### Work order
Give the data below again exactly as written, but without the pictures.

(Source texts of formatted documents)
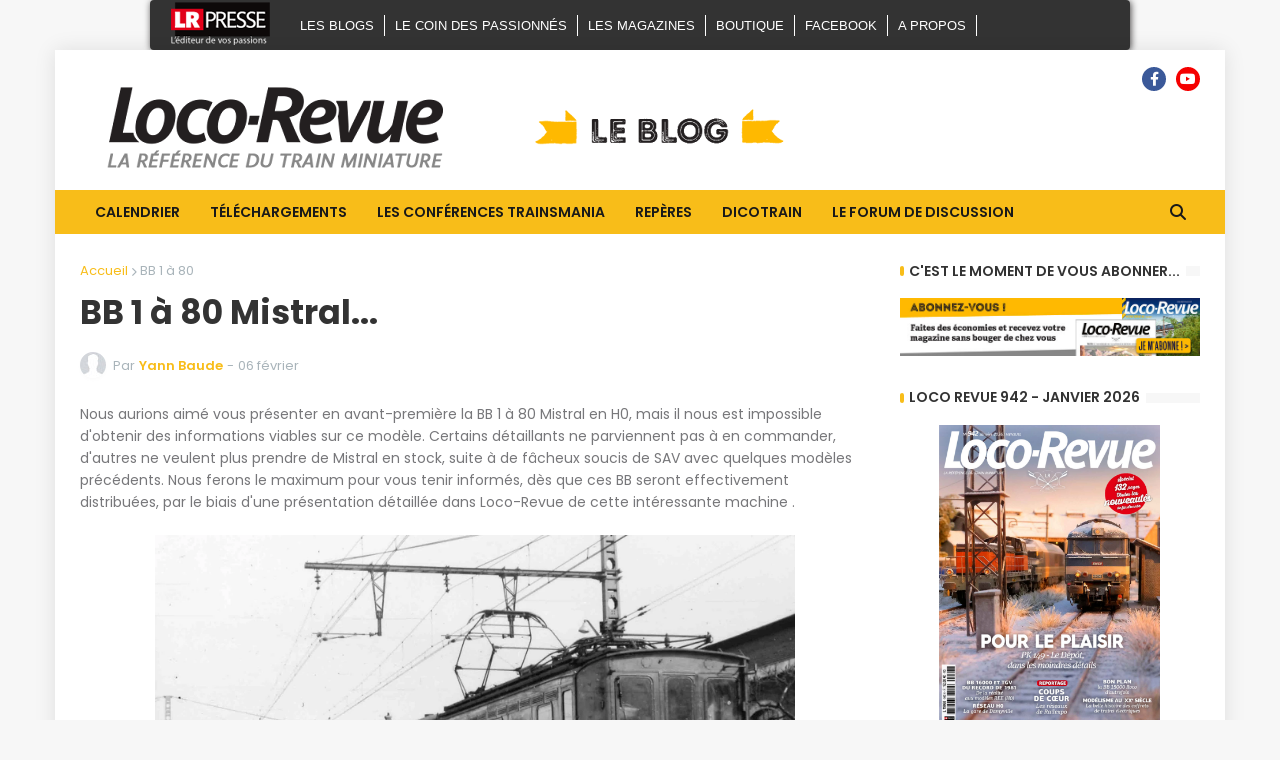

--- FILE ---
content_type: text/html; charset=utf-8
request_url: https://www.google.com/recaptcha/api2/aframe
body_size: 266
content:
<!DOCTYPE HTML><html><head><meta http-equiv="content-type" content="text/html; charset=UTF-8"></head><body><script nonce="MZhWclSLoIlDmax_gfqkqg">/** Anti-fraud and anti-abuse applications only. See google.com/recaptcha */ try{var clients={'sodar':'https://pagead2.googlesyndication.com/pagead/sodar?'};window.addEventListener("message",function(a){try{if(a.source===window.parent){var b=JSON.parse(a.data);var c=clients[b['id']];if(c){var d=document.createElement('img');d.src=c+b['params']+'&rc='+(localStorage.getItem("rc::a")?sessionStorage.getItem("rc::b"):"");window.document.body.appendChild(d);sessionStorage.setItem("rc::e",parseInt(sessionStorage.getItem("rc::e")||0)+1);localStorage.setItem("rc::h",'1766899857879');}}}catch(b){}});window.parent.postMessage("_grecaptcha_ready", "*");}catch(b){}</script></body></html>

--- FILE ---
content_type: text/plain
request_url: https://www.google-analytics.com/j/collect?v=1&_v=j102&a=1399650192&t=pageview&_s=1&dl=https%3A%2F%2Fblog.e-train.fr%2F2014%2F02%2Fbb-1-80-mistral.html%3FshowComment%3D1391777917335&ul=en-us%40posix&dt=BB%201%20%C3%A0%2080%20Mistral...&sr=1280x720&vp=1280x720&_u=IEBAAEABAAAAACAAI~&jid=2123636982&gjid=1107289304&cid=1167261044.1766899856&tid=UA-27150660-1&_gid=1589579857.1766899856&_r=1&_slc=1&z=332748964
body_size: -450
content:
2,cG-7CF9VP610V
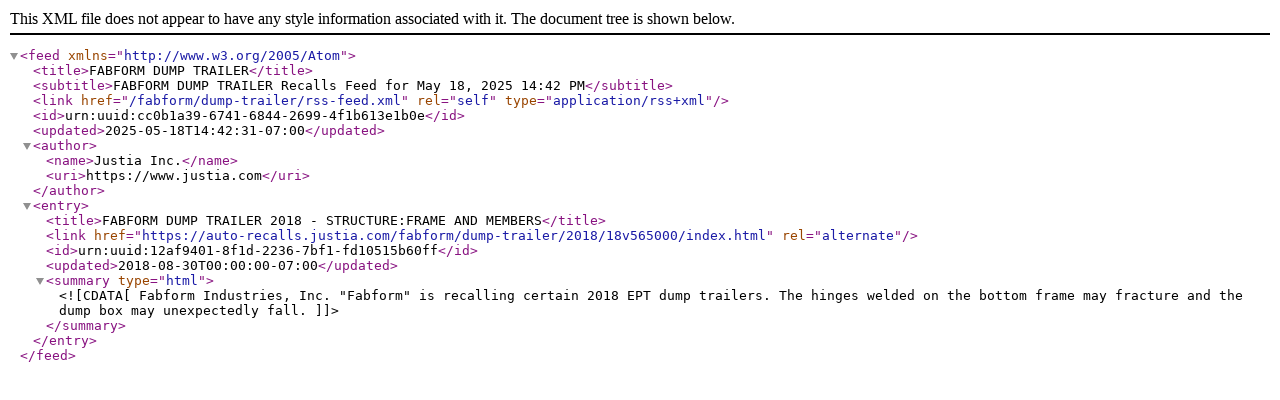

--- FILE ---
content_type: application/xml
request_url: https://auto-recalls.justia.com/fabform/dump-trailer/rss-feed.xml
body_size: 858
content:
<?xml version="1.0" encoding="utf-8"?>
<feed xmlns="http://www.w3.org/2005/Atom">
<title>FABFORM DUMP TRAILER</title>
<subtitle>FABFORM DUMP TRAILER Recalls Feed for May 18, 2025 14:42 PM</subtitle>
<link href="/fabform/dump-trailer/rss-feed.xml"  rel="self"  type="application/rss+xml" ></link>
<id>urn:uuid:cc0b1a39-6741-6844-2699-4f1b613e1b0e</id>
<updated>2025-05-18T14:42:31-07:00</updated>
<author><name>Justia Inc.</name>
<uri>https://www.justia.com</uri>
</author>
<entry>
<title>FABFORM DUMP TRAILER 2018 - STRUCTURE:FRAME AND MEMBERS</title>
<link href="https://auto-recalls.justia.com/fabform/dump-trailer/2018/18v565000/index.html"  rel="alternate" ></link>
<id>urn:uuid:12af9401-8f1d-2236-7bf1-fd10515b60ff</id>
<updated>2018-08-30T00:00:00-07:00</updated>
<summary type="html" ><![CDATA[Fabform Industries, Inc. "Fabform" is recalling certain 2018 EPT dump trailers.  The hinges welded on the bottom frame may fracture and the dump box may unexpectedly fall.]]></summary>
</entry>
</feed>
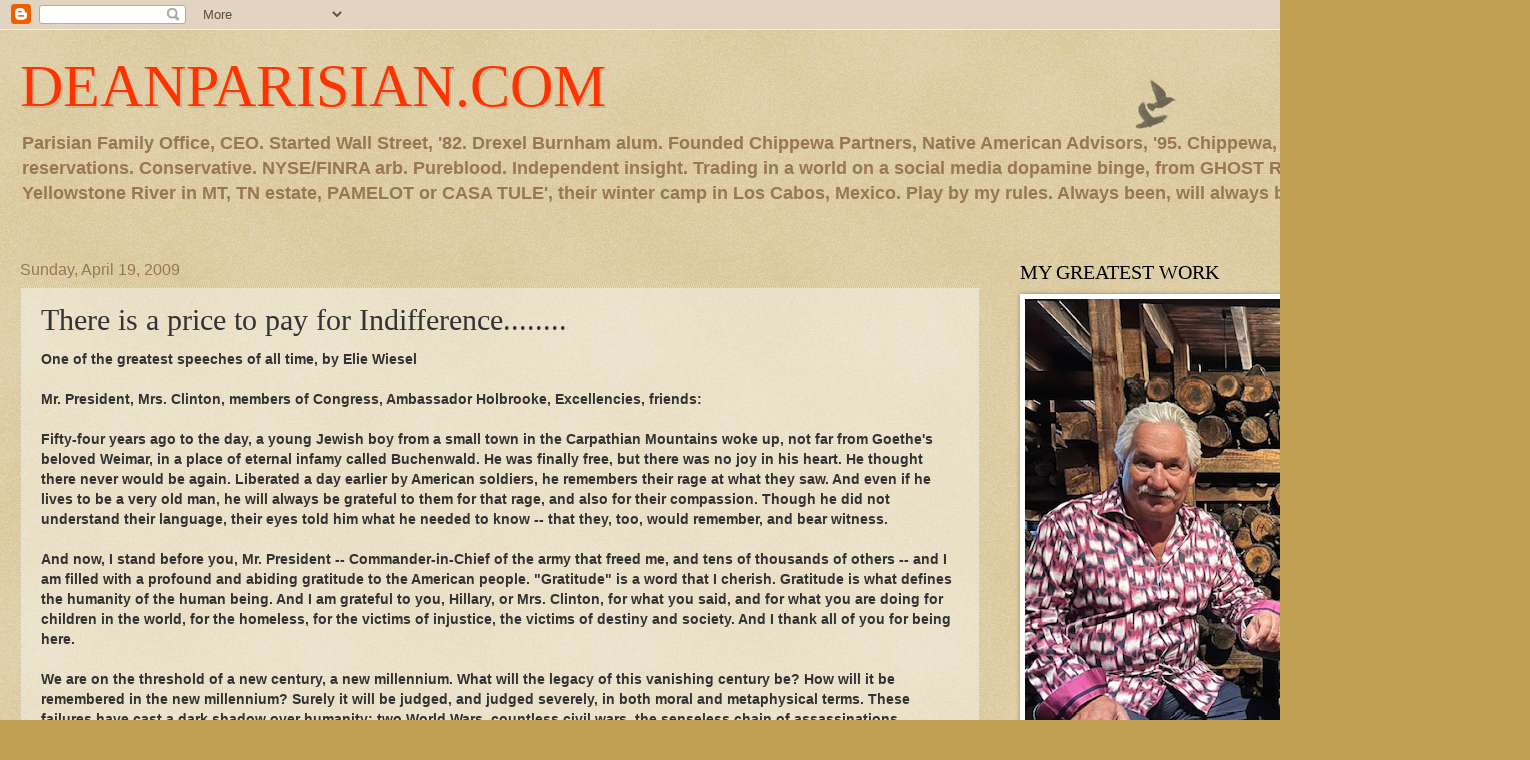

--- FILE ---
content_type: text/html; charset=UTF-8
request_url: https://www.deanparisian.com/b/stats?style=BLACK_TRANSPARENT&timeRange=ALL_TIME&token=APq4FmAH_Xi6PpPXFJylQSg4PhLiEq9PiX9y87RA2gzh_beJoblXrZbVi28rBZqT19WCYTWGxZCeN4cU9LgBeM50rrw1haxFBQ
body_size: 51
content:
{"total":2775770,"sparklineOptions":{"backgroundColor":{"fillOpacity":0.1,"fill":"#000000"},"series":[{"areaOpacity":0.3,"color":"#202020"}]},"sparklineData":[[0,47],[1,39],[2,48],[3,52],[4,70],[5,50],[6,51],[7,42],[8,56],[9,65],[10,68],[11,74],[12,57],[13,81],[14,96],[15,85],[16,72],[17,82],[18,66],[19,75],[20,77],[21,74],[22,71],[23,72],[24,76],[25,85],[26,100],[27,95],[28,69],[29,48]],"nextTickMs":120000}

### Problem solution
--- FILE ---
content_type: text/html; charset=utf-8
request_url: https://www.google.com/recaptcha/api2/aframe
body_size: 266
content:
<!DOCTYPE HTML><html><head><meta http-equiv="content-type" content="text/html; charset=UTF-8"></head><body><script nonce="MZhWclSLoIlDmax_gfqkqg">/** Anti-fraud and anti-abuse applications only. See google.com/recaptcha */ try{var clients={'sodar':'https://pagead2.googlesyndication.com/pagead/sodar?'};window.addEventListener("message",function(a){try{if(a.source===window.parent){var b=JSON.parse(a.data);var c=clients[b['id']];if(c){var d=document.createElement('img');d.src=c+b['params']+'&rc='+(localStorage.getItem("rc::a")?sessionStorage.getItem("rc::b"):"");window.document.body.appendChild(d);sessionStorage.setItem("rc::e",parseInt(sessionStorage.getItem("rc::e")||0)+1);localStorage.setItem("rc::h",'1766899857879');}}}catch(b){}});window.parent.postMessage("_grecaptcha_ready", "*");}catch(b){}</script></body></html>

--- FILE ---
content_type: text/plain
request_url: https://www.google-analytics.com/j/collect?v=1&_v=j102&a=1399650192&t=pageview&_s=1&dl=https%3A%2F%2Fblog.e-train.fr%2F2014%2F02%2Fbb-1-80-mistral.html%3FshowComment%3D1391777917335&ul=en-us%40posix&dt=BB%201%20%C3%A0%2080%20Mistral...&sr=1280x720&vp=1280x720&_u=IEBAAEABAAAAACAAI~&jid=2123636982&gjid=1107289304&cid=1167261044.1766899856&tid=UA-27150660-1&_gid=1589579857.1766899856&_r=1&_slc=1&z=332748964
body_size: -450
content:
2,cG-7CF9VP610V

--- FILE ---
content_type: application/xml
request_url: https://auto-recalls.justia.com/fabform/dump-trailer/rss-feed.xml
body_size: 858
content:
<?xml version="1.0" encoding="utf-8"?>
<feed xmlns="http://www.w3.org/2005/Atom">
<title>FABFORM DUMP TRAILER</title>
<subtitle>FABFORM DUMP TRAILER Recalls Feed for May 18, 2025 14:42 PM</subtitle>
<link href="/fabform/dump-trailer/rss-feed.xml"  rel="self"  type="application/rss+xml" ></link>
<id>urn:uuid:cc0b1a39-6741-6844-2699-4f1b613e1b0e</id>
<updated>2025-05-18T14:42:31-07:00</updated>
<author><name>Justia Inc.</name>
<uri>https://www.justia.com</uri>
</author>
<entry>
<title>FABFORM DUMP TRAILER 2018 - STRUCTURE:FRAME AND MEMBERS</title>
<link href="https://auto-recalls.justia.com/fabform/dump-trailer/2018/18v565000/index.html"  rel="alternate" ></link>
<id>urn:uuid:12af9401-8f1d-2236-7bf1-fd10515b60ff</id>
<updated>2018-08-30T00:00:00-07:00</updated>
<summary type="html" ><![CDATA[Fabform Industries, Inc. "Fabform" is recalling certain 2018 EPT dump trailers.  The hinges welded on the bottom frame may fracture and the dump box may unexpectedly fall.]]></summary>
</entry>
</feed>

--- FILE ---
content_type: text/html; charset=UTF-8
request_url: https://www.deanparisian.com/b/stats?style=BLACK_TRANSPARENT&timeRange=ALL_TIME&token=APq4FmAH_Xi6PpPXFJylQSg4PhLiEq9PiX9y87RA2gzh_beJoblXrZbVi28rBZqT19WCYTWGxZCeN4cU9LgBeM50rrw1haxFBQ
body_size: 51
content:
{"total":2775770,"sparklineOptions":{"backgroundColor":{"fillOpacity":0.1,"fill":"#000000"},"series":[{"areaOpacity":0.3,"color":"#202020"}]},"sparklineData":[[0,47],[1,39],[2,48],[3,52],[4,70],[5,50],[6,51],[7,42],[8,56],[9,65],[10,68],[11,74],[12,57],[13,81],[14,96],[15,85],[16,72],[17,82],[18,66],[19,75],[20,77],[21,74],[22,71],[23,72],[24,76],[25,85],[26,100],[27,95],[28,69],[29,48]],"nextTickMs":120000}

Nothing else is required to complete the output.